Yes, it was good that the tape emerged of Trump boasting about his sexual aggression; it removed any possible doubt that he was fit for the presidency. But the very crudity—the very obviousness—of his pathetic boasts may lower the bar so much that other forms of political ugliness seem tame by comparison. Trump is defining political deviancy so far down that from now on, if there’s not a tape of you talking about the private parts of strangers, you may get a pass as normal. Which would be a shame. Because while Trump represents “much of what’s wrong about American politics,” he by no means represents all of it.
Take Vermont, which has historically been spared most of the worst currents of American political life. Partly because it’s so small that it gets overlooked. And partly because it’s so small that you can’t get away with much: If we’d had a Trump, we’d have figured it out pretty soon because there’s only 600,000 people here. A couple of loud millionaires have moved here over the years, thinking that they’d be able to buy themselves a Senate seat or a governorship on the cheap, but they’ve been sent packing. (One lost his debate, and the election, when he didn’t know how many teats a cow has.)
Now, though, the pervasive corruption of our American political system is reaching even backwaters like ours. The Republican Governors Association, with the Koch Brothers as by far their biggest funding source, have so far invested more than $1.5 million to make sure that the GOP wins the governor’s office. Why? Who really knows. There’s a pipeline that crosses the state, and there’s been a proposal to reverse its flow to carry tar sands oil from Canada—the Koch brothers are the biggest owners of tar sands acreage. Maybe they didn’t like the GMO labeling law that emerged from Vermont. Maybe the rise of Bernie Sanders and his attack on Citizens United freaked them out. Maybe it’s just too cheap a bauble to resist. As Jane Mayer demonstrated in her remarkable book Dark Money, they’ve amassed a formidable network of billionaires who have weaponized cash in our political system, and they’re using it systematically to advance their interests.

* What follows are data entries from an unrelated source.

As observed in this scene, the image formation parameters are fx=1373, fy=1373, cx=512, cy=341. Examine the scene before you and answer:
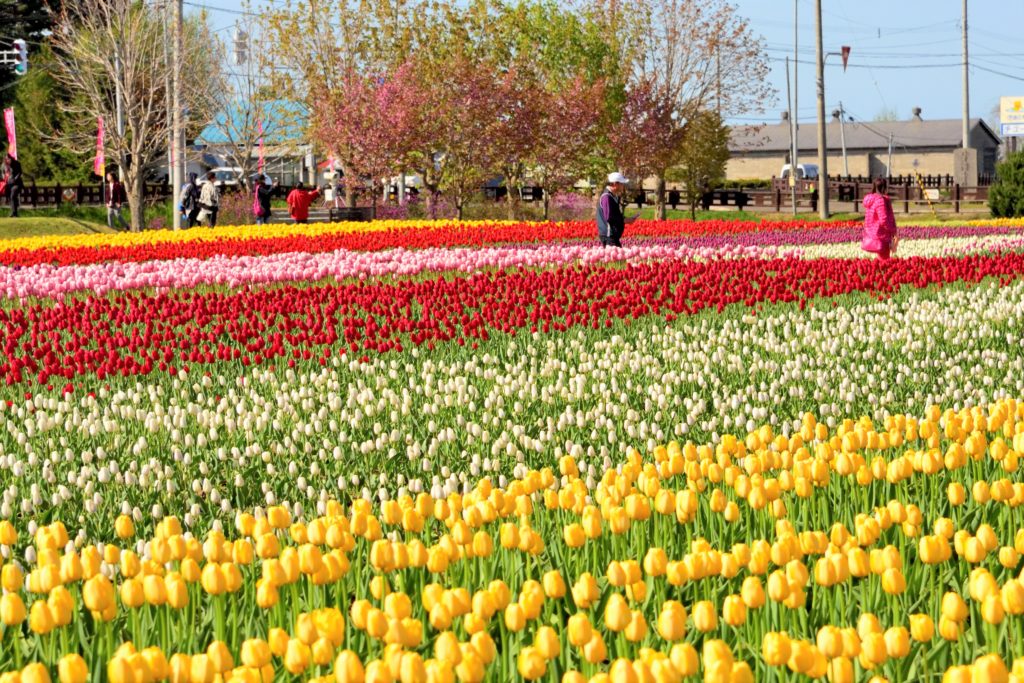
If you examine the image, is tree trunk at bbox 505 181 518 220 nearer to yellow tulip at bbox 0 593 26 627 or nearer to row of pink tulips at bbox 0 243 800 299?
row of pink tulips at bbox 0 243 800 299

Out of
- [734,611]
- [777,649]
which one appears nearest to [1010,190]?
[734,611]

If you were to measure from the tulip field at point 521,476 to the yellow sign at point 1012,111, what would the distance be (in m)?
35.4

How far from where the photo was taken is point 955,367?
895 cm

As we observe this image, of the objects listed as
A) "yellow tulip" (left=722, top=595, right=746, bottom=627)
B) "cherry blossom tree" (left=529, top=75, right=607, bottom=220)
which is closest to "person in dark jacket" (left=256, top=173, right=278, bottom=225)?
"cherry blossom tree" (left=529, top=75, right=607, bottom=220)

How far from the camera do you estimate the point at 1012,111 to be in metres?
48.6

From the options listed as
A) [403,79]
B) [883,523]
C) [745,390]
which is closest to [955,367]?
[745,390]

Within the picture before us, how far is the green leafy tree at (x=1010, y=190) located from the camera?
3775 centimetres

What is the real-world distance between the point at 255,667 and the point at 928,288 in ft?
39.4

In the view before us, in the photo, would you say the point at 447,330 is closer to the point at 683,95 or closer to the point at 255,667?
the point at 255,667

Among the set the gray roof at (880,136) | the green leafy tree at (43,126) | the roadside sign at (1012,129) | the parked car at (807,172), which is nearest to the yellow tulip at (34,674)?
the roadside sign at (1012,129)

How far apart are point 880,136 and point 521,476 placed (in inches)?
3988

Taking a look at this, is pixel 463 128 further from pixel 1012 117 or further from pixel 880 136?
pixel 880 136

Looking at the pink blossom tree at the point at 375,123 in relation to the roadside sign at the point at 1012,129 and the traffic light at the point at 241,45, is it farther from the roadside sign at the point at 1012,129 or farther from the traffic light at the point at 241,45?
the roadside sign at the point at 1012,129

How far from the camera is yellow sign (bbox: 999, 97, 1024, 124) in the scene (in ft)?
159
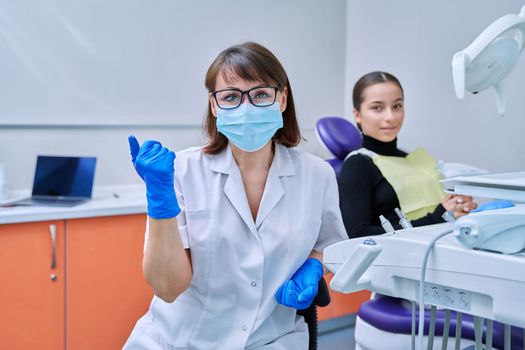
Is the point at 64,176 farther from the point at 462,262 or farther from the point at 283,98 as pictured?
the point at 462,262

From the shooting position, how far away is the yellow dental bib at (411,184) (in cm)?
191

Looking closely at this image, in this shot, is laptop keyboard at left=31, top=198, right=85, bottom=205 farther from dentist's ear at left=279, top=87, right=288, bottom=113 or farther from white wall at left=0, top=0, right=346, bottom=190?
dentist's ear at left=279, top=87, right=288, bottom=113

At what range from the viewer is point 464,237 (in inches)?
33.5

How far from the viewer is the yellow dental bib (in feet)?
6.28

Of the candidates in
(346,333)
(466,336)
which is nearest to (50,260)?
(466,336)

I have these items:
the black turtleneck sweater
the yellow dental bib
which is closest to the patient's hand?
the black turtleneck sweater

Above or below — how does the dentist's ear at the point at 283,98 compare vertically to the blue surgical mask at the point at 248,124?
above

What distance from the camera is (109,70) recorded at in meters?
2.37

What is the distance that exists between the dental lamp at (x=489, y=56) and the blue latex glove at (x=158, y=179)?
2.18ft

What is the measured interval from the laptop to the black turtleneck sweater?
3.47 ft

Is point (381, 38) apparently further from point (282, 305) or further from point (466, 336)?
point (282, 305)

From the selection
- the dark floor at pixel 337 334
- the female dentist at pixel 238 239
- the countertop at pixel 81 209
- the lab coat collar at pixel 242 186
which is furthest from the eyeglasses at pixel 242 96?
the dark floor at pixel 337 334

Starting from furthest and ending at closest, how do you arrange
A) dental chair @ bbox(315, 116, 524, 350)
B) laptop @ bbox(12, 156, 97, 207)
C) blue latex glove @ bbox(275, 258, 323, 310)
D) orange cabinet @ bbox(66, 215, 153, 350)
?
laptop @ bbox(12, 156, 97, 207) < orange cabinet @ bbox(66, 215, 153, 350) < dental chair @ bbox(315, 116, 524, 350) < blue latex glove @ bbox(275, 258, 323, 310)

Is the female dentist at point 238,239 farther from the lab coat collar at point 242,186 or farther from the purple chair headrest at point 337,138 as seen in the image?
the purple chair headrest at point 337,138
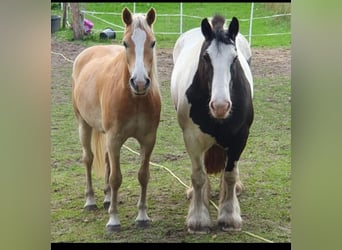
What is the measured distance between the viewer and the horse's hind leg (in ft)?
12.3

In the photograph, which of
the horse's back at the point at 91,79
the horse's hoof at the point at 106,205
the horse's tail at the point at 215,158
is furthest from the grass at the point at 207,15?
the horse's hoof at the point at 106,205

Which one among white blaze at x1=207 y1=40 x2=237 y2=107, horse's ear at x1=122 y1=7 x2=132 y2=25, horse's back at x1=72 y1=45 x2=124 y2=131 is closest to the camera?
white blaze at x1=207 y1=40 x2=237 y2=107

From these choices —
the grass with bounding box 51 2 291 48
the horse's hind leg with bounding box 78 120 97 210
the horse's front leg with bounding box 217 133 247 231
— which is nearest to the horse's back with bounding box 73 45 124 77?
the grass with bounding box 51 2 291 48

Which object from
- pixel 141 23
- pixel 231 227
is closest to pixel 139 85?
pixel 141 23

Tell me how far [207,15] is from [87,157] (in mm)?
1016

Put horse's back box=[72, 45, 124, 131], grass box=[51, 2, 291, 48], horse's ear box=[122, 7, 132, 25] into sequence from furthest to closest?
horse's back box=[72, 45, 124, 131], grass box=[51, 2, 291, 48], horse's ear box=[122, 7, 132, 25]

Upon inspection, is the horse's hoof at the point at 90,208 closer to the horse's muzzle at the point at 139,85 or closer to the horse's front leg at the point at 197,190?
the horse's front leg at the point at 197,190

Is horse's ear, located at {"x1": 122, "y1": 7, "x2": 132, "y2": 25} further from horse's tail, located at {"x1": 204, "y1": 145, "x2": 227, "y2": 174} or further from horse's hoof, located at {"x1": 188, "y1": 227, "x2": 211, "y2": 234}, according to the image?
horse's hoof, located at {"x1": 188, "y1": 227, "x2": 211, "y2": 234}

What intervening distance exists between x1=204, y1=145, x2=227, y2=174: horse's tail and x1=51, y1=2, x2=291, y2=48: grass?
0.61 m

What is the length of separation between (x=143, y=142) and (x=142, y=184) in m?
0.23

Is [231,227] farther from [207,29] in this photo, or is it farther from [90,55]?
[90,55]

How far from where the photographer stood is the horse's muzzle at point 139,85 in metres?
3.44
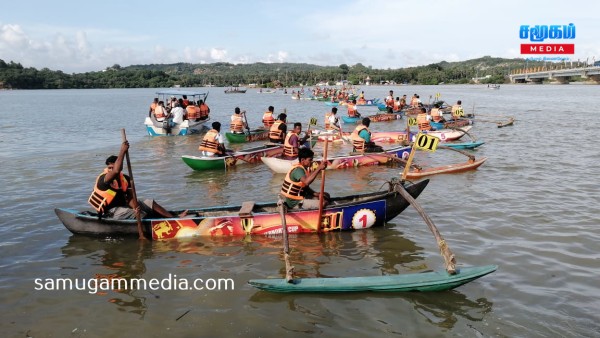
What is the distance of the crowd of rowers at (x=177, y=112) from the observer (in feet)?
82.3

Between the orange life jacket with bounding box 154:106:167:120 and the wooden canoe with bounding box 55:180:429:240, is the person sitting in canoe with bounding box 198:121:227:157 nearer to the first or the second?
the wooden canoe with bounding box 55:180:429:240

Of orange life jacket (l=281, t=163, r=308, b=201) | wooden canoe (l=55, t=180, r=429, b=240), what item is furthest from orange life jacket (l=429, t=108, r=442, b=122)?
orange life jacket (l=281, t=163, r=308, b=201)

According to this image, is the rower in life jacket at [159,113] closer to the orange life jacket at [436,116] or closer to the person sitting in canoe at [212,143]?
the person sitting in canoe at [212,143]

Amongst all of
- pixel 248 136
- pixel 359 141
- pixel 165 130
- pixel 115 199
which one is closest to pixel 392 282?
pixel 115 199

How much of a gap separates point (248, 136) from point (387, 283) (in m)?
17.5

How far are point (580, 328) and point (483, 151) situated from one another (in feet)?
49.4

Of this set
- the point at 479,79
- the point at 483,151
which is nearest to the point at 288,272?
the point at 483,151

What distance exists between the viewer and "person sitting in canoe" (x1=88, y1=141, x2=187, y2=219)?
862 centimetres

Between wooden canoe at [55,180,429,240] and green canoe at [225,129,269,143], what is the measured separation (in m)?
13.3

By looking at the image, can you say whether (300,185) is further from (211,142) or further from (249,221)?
(211,142)

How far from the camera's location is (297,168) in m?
9.39

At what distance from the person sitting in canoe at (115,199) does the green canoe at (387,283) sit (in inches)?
144

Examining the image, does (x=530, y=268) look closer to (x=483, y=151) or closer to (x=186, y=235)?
(x=186, y=235)

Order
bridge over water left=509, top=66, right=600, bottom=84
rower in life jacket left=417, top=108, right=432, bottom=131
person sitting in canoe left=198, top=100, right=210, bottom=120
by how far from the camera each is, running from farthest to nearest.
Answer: bridge over water left=509, top=66, right=600, bottom=84, person sitting in canoe left=198, top=100, right=210, bottom=120, rower in life jacket left=417, top=108, right=432, bottom=131
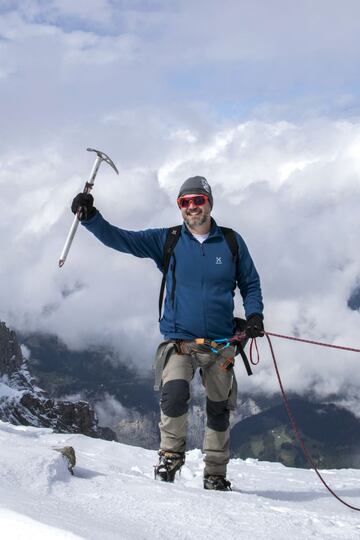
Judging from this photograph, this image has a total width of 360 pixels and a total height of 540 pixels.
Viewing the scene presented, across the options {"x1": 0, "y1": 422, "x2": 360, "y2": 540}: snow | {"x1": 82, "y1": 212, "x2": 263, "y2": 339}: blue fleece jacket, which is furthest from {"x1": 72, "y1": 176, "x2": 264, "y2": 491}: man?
{"x1": 0, "y1": 422, "x2": 360, "y2": 540}: snow

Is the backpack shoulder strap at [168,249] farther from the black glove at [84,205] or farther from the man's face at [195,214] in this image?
the black glove at [84,205]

Whatever the reason, it’s disconcerting. Two million dollars buys a lot of airtime in Vermont—you can’t turn on the radio or the television without listening to absurd attacks on the steady Sue Minter, one of only two women running for a governorship anywhere in America. She’s a perfectly normal progressive Democrat, who served admirably in helping lead the state’s cleanup response after Tropical Storm Irene devastated our valleys. But now she’s dragged through the same mud that’s become common in so many other places.
Compared to Trump’s disgusting bluster, it seems almost tame. But it isn’t tame. Trump is such an idiot that he’s easy to spot; it looks as if there will be enough antibodies to protect the body politic from his poison. But forces like the Koch brothers are more insidious. They’re what daily, undramatically diminishes our democracy. They’re what turn people off to politics, convert them to cynicism (which I suspect is the Kochs’ real goal). I spent last week crisscrossing Ohio and Pennsylvania registering young voters, and I met many who no longer believed in our political life enough to even bother voting. That’s a triumph for people like the Kochs, whose preferred politicians invariably try to limit voting rights. It’s a tragedy for a nation, one that needs everyone involved if we’re going to heal from the trauma Trump’s inflicted on our civic sense.
The only way to beat that cynicism, in the short term anyway, is to vote, in Vermont and every state. Right now in my home state the two most important men are not Ben and Jerry—they’re Charles and David Koch. What a pleasure to fill in that bubble on my ballot with my ballpoint pen and try to take them down a notch.